February 8 @ 7:00 pm - 8:00 pm

An Ordinary Youth by Walter KempowskiFrom the author of the seminal All For Nothing, comes An Ordinary Youth: an astonishing autobiographical novel and a chilling exploration of how one family adjusted to life under the Nazis.

Join The Wiener Holocaust Library for a talk by the translator of Walter Kempowski’s important work. Growing up in Rostock, in the north of Germany, Kempowski had a comfortable upbringing. But, as the country rolled toward war, the attitudes of his teachers, peers and family began to slide, and it wasn’t long before the roar of falling bombs, charged silences and mounting intolerance begin to puncture Walter’s carefree youth.

Following the Kempowski family from the months before the outbreak of war through to the fall of Berlin, An Ordinary Youth is the fascinating story of an ordinary childhood in extraordinary times. All the while, the horrors of Nazism loom in the peripheries – communicated in furtive looks or hushed conversations – running alongside the Kempowski family’s daily life.

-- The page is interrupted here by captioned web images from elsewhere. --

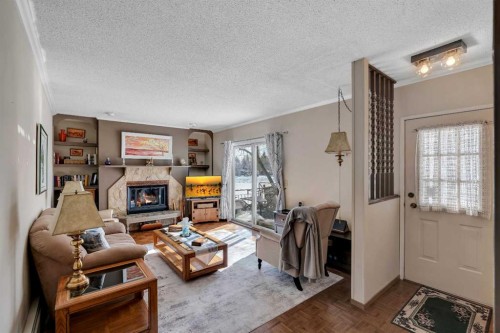 51 Parkwood Crescent, Strathmore, AB - Indoor Photo Showing Living Room With Fireplace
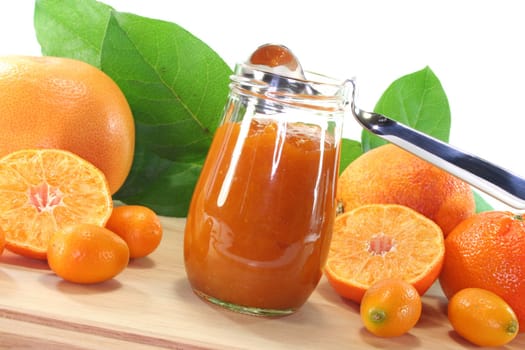 Orange marmalade with different Citrus fruits on a wooden board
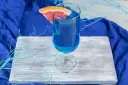 Przepis na Blue Lagoon: Błękitny drink z plasterkiem grejpfruta, ozdobiony niebieskimi gałązkami, na tle granatowej tkaniny.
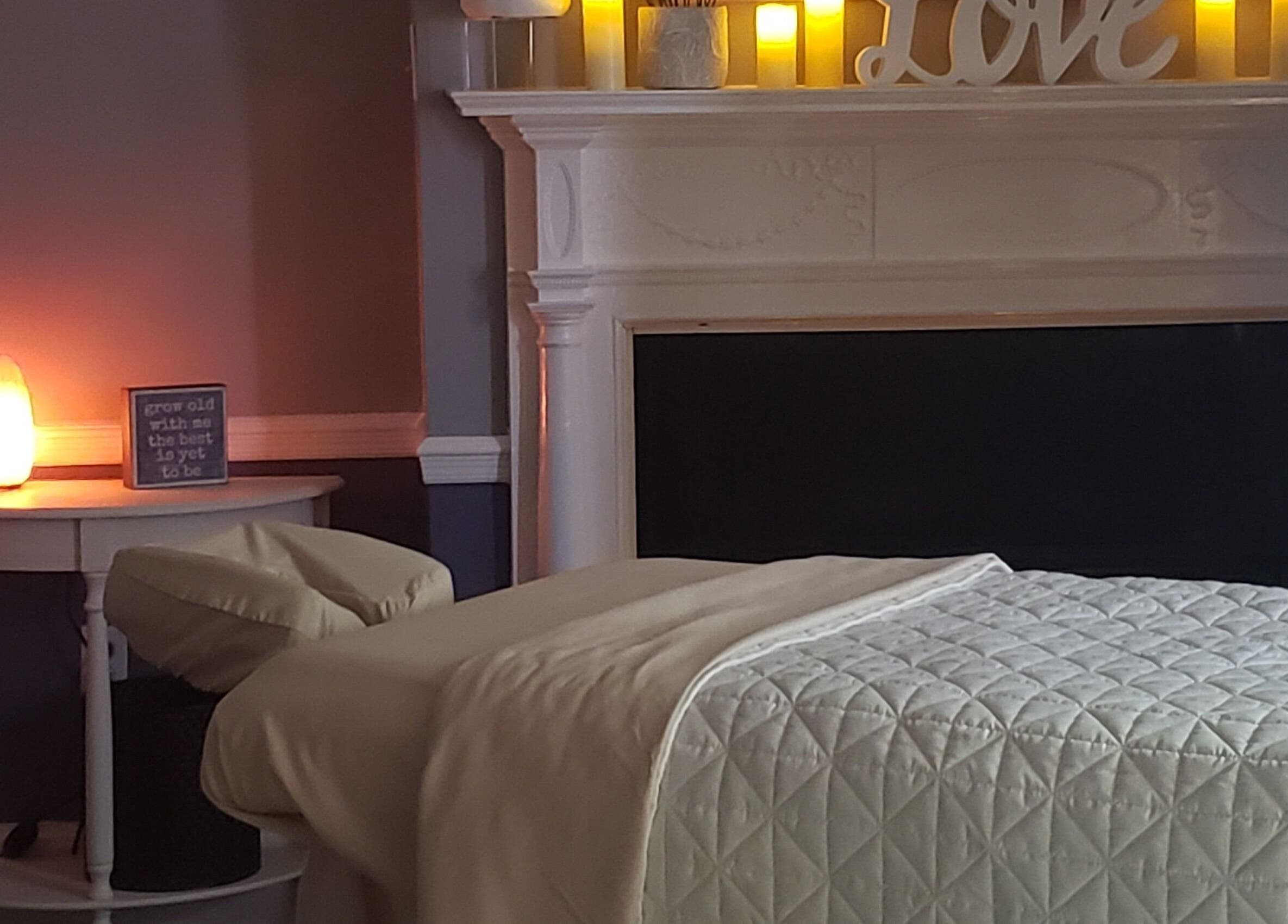 Relaxing massage room at Effleurage Spa, Charles Town, West Virginia, US with soft lighting and a cozy bed.
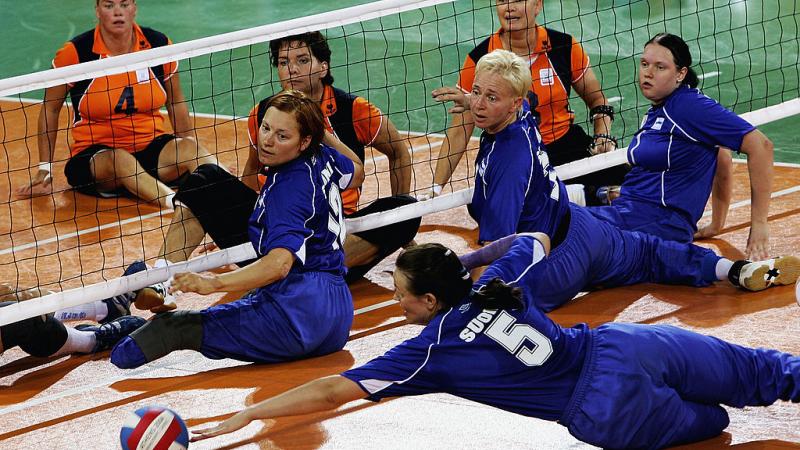 Woman dives trying to save volleyball 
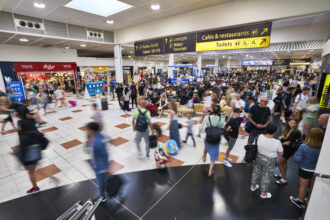 A busy North Terminal at London Gatwick Airport.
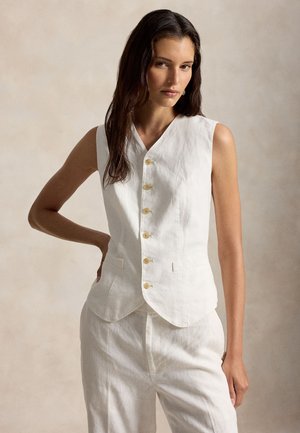 Nő ujjatlan fehér, gombos mellényben és hozzá illő fehér nadrágban, egy kézzel a csípőjén áll semleges háttér előtt.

Written in a richly layered choir of voices – referencing songs, advertisements, literature, films and political slogans of the time – it weaves an impressionistic, expansive and hugely evocative portrait of war-time Germany, and reveals the many forms that complicity can take. A bestseller upon publication in Germany, it remains one of the most successful and acclaimed works by this leading post-war writer.

About the author

Walter Kempowski (1929 – 2007) was one of Germany’s most important post-war writers, known for his acclaimed collection of first-hand accounts of the Second World War, including Swansong 1945. He is also the author of many novels, including Homeland and All For Nothing, which was a bestseller in both Germany and the UK.

About the speaker

Michael Lipkin is a writer, translator, and professor of German literature. He was born in Riga and came to New York City with his family as refugees from the Soviet Union in 1989, thanks to the efforts of the Hebrew International Aid Society. He received his Ph.D at Columbia University and currently teaches in the Department of German at Hamilton College, where his work focuses on literary realism as a lived practice and form of life. His writing and criticism has appeared in numerous publications in the U.S., the U.K., and Germany, including for the Times Literary Supplement, The New Left Review, The Nation, The Paris Review, and the Merkur.